Hennessey left his car in the car park of the Dog and Duck and walked to Williams’s rented cottage following Commander Timmins’s directions. He located it easily, the only yellow fronted cottage amid whitewashed cottages, or cottages of naked stone. He conceded Timmins was correct, the colour did work well and was not at all intrusive, possibly because it was swamped by the vast carpet of bright yellow behind it, being a field of oil seed. He walked up to the front door of the building and rapped on the metal knocker, twice, with a deliberate pause between each knock. Knock…knock.
The door was opened quickly, as if the person who opened it had been standing on the other side, immediately so. The person who opened the door was a tall, slender woman with short hair, who looked pale of complexion and a little wide eyed, as if travelling a route she had never before travelled.
She was clearly surprised to see Hennessey, as if she had flung the door wide in the full expectation of greeting a specific person. ‘Oh…’ she said.
‘You were expecting someone else?’
‘I thought it would be my brother. He said he’d try and get home early…or call in over lunch…one or the other. I’m sorry, you are?’
‘Police.’ Hennessey showed the woman his identity card. ‘Chief Inspector Hennessey.’
‘Oh!’
‘You seem bothered?’
‘No…no…I…’ But her face, already pale, had drained of what little colour it had retained. ‘How can I help you?’
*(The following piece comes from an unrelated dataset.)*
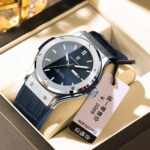 POEDAGAR Fashion Sports Watch Personalized Quartz Watch Luminous Waterproof Foreign Trade Hot Selling Live Watch 952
‘I’d like to talk to you, if I may.’
‘About?’
‘Your parents.’
‘Have you caught the person who did it?’
‘Getting there, one or two suspects in the frame.’
‘Oh, good…good.’
‘Can I come in?’
‘Sorry…yes.’ The woman stepped aside.
‘You’re Nicola Williams, I presume?’ Hennessey stepped into the cottage, finding that, just as in the Dog and Duck, he had to bow his head to avoid low beams.
‘Yes. Yes, I am.’
The cottage had a cosy but cramped feel. The floor area was taken up with large cardboard packing cases sealed with scarlet masking tape.
‘Moving home?’ asked Hennessey.
‘Well, yes…Please take a seat, you’ll bump your head if you don’t.’